§ GEZEIGTER TEXTAUSZUG
Julien Prévieux – Where is My (Deep) Mind?

2019
HD Video, 14:59 min
Unterstützt von Fondation des Artistes und Seine-Saint-Denis Department, Lab’Bel und General Pop
Courtesy the artist

Julien Prévieux (*1974) beschäftigt sich mit der Visualisierung und Funktionsweise von KI-Technologien und den Prinzipien des maschinellen Lernens. Im Video „Where Is My (Deep) Mind?“ übersetzt Prévieux nicht sichtbare digitale Prozesse in menschliche Aktionen, die performativ ausgeführt werden.

§ FRAGEN ZUM MATERIAL
(a) Beantworten Sie anhand der Werkbeschreibung zu Julien Prévieux diese Fragen:
(i) In welchem Jahr entstand das Video?
(ii) Welche Laufzeit hat das Video?
(iii) Was übersetzt Prévieux im Video in menschliche Aktionen?
(b) Geben Sie aus der Werkbeschreibung zu Julien Prévieux alles von „Julien Prévieux –“ bis hinunter zu „performativ ausgeführt werden.“ unverändert zurück.
Die nachstehenden Zeilen stammen aus einer anderen Quelle als die Werkbeschreibung.

[Gespeicherte Dateneinträge]

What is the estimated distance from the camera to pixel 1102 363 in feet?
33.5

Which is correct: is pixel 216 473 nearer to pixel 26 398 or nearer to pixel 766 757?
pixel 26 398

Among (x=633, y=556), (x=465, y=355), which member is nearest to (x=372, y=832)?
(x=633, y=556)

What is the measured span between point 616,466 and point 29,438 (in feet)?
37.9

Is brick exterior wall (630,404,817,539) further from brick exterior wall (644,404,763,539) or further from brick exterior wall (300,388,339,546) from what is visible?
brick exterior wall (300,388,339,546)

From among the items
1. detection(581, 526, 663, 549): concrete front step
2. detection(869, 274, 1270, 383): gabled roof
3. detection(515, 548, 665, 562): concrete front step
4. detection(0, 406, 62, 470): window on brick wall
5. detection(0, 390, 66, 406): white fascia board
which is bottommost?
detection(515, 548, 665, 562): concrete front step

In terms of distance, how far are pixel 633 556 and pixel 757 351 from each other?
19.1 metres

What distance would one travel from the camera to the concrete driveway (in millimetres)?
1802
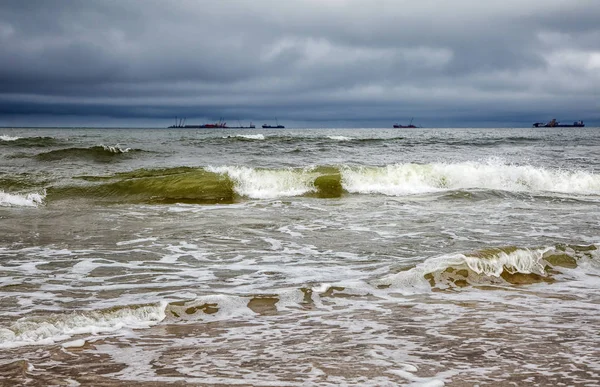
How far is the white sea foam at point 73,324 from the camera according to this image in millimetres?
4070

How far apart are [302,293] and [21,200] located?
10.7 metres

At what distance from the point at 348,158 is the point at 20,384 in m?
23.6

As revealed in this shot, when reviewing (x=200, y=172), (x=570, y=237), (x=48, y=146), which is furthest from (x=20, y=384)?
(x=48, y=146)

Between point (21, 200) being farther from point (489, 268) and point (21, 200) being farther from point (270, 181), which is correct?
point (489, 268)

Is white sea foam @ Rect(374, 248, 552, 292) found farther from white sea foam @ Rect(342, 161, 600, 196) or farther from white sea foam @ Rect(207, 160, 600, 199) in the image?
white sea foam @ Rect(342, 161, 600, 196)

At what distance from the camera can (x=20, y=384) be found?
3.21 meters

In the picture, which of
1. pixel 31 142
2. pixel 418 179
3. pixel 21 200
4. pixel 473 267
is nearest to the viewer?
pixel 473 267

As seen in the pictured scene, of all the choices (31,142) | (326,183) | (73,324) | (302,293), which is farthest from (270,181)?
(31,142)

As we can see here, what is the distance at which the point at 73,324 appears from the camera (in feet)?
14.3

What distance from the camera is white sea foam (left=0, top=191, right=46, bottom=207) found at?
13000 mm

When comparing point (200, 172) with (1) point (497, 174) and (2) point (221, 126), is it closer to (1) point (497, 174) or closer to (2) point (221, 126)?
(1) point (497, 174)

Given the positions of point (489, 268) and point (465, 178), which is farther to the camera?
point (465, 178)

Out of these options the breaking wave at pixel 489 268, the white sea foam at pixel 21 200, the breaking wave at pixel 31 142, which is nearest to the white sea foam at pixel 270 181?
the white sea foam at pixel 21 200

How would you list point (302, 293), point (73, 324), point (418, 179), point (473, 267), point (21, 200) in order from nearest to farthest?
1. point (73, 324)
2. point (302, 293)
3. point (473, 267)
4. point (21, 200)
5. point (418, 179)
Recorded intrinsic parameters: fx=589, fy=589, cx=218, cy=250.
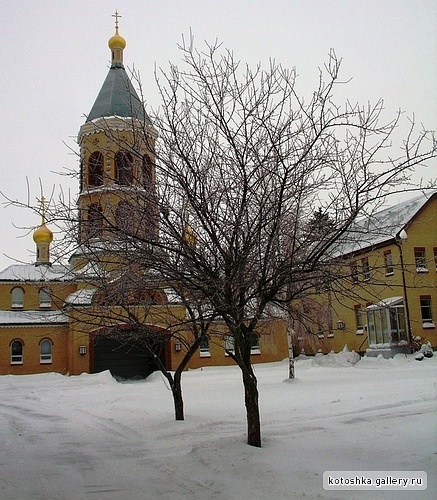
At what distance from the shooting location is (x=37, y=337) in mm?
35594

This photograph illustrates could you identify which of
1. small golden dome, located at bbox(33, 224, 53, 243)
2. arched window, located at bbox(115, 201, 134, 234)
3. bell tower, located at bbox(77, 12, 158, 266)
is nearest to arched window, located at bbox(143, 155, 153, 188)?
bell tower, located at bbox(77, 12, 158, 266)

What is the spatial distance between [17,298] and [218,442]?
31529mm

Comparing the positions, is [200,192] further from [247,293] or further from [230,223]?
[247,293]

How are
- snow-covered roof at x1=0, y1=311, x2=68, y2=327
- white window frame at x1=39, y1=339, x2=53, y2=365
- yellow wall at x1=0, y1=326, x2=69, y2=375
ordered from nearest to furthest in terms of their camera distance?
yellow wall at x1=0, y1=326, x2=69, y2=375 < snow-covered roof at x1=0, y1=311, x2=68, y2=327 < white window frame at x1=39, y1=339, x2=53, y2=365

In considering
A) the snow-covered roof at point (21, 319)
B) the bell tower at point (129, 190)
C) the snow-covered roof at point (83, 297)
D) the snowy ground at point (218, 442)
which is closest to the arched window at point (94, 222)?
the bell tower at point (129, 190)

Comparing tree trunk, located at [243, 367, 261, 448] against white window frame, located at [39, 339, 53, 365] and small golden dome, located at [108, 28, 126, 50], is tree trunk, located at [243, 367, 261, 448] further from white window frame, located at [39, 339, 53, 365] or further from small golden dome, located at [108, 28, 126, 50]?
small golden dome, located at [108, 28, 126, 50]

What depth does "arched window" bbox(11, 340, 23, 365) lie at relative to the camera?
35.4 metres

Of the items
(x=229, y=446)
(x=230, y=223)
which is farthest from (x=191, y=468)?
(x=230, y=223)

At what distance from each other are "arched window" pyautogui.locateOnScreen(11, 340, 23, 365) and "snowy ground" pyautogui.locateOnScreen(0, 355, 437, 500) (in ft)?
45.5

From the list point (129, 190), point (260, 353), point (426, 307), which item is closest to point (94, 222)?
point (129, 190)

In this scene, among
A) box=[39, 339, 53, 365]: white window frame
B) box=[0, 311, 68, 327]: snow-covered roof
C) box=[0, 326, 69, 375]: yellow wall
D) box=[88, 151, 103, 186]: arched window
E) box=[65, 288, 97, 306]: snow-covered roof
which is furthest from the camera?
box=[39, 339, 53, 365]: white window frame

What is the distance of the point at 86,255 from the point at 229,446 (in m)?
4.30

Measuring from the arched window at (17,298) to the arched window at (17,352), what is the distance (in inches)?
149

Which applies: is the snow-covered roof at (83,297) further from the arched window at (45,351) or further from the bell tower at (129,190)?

§ GEORDNETE ANTWORTEN
(a)
(i) 2019
(ii) 14:59 min
(iii) Nicht sichtbare digitale Prozesse

(b)
Julien Prévieux – Where is My (Deep) Mind?

2019
HD Video, 14:59 min
Unterstützt von Fondation des Artistes und Seine-Saint-Denis Department, Lab’Bel und General Pop
Courtesy the artist

Julien Prévieux (*1974) beschäftigt sich mit der Visualisierung und Funktionsweise von KI-Technologien und den Prinzipien des maschinellen Lernens. Im Video „Where Is My (Deep) Mind?“ übersetzt Prévieux nicht sichtbare digitale Prozesse in menschliche Aktionen, die performativ ausgeführt werden.